The Democrats Won’t Win the Senate

The Democrats are not going to win their elections in Georgia, meaning they won’t win the Senate. And if they don’t win the Senate, they won’t be able to pass as many bills as if they had. It’s going to be big news, and everyone on the left is going to be deeply disappointed. But there’s another story here.

Presidents always lose ground in midterms. There are a few exceptions, but not many. Here’s a chart I drew in 2016, explaining why Trump was going to lose a ton of seats in 2018. (Which he did, in grand fashion)

This means that Joe Biden is definitely going to lose seats in 2022, if the trend holds. But there’s a wrinkle in this story. It’s called unified government. Many presidents win the House, the Senate, and the White House, making them extremely powerful. And two years later, Americans punish them for it. But Joe Biden isn’t going to win the Senate, which changes the story.

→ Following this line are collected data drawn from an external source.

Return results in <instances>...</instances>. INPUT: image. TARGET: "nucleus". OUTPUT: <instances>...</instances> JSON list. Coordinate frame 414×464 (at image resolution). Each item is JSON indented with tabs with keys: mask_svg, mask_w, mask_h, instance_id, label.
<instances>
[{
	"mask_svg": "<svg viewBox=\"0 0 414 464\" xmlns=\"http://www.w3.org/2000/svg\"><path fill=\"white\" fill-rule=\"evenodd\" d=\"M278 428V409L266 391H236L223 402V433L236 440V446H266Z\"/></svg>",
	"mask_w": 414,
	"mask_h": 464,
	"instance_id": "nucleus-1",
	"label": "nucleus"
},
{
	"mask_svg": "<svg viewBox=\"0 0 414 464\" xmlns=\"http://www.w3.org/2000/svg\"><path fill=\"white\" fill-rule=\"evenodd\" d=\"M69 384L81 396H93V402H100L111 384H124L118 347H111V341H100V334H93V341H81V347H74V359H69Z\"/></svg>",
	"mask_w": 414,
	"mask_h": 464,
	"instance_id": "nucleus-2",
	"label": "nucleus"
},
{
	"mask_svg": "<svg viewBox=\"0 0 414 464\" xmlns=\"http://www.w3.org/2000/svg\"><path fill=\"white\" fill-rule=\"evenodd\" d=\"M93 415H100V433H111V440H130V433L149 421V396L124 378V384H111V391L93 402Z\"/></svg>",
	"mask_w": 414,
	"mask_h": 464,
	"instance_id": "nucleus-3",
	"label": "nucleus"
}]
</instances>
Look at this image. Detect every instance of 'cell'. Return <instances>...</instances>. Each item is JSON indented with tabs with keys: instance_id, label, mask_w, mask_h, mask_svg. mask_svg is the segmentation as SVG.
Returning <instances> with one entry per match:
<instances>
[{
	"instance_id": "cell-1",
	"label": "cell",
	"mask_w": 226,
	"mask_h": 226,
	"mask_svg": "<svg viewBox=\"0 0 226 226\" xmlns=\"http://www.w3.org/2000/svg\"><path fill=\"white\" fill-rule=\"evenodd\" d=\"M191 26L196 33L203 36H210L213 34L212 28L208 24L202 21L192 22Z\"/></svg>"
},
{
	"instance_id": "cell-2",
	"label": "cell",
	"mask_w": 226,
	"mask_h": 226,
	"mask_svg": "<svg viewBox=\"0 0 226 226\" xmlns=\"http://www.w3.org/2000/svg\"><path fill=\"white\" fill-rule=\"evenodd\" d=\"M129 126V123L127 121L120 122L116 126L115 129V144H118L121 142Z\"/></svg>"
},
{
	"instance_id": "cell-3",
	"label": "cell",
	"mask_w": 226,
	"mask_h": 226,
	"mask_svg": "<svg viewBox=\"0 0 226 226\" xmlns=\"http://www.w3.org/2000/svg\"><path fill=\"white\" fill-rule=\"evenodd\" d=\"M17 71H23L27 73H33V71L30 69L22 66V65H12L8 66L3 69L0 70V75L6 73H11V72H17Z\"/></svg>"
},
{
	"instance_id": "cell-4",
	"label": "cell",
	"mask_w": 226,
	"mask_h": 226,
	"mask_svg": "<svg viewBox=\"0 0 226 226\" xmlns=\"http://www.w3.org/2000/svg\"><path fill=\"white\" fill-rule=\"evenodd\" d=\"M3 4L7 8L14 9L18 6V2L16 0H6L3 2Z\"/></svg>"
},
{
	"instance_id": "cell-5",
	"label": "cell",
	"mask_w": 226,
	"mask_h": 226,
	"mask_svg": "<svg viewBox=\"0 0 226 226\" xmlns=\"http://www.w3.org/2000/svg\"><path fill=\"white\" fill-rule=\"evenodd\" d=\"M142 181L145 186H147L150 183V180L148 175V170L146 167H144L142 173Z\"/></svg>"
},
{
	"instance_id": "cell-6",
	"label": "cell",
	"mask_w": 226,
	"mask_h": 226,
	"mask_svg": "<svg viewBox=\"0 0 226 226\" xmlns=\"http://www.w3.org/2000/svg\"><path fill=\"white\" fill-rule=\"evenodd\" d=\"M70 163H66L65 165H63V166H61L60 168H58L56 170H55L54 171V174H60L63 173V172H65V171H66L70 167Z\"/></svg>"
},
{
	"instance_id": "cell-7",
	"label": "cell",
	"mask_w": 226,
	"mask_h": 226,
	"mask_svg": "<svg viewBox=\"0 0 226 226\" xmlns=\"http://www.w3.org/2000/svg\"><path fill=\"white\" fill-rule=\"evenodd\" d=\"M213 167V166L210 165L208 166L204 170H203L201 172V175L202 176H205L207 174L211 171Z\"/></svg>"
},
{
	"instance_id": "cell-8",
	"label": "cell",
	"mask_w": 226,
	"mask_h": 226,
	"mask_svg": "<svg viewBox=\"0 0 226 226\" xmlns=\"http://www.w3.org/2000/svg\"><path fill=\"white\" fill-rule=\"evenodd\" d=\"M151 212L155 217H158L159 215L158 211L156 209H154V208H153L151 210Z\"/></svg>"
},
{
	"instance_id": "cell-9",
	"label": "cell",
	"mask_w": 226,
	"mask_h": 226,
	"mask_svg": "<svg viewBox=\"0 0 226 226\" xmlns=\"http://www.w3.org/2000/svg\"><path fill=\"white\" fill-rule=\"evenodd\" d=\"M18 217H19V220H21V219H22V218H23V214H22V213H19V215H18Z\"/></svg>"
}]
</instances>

When congress fails to pass a bill, no one will be able to say “Democrats control everything and yet nothing is improving.” Instead, the Democrats can tell the story “Mitch McConnell keeps stopping us, which is why we need your vote in 2022.” That can be a powerful fundraising tool and rallying cry.

And guess what? 3 Republican senators are retiring in 2022, and the overall contest is shaping up to be very competitive. It’ll be a fight, but it’s very winnable for Democrats.

Am I happy Democrats won’t win the Senate? Of course not. Do I wish they could pass laws? Sure. But don’t fret. There are a lot of opportunities for compromise bills, addressing Covid, getting back in the Paris Agreement, and fixing our relationships with our allies. It’s not everything we wanted, but it’s not nothing. And sometimes stopping the destruction is worthy of celebration in its own right.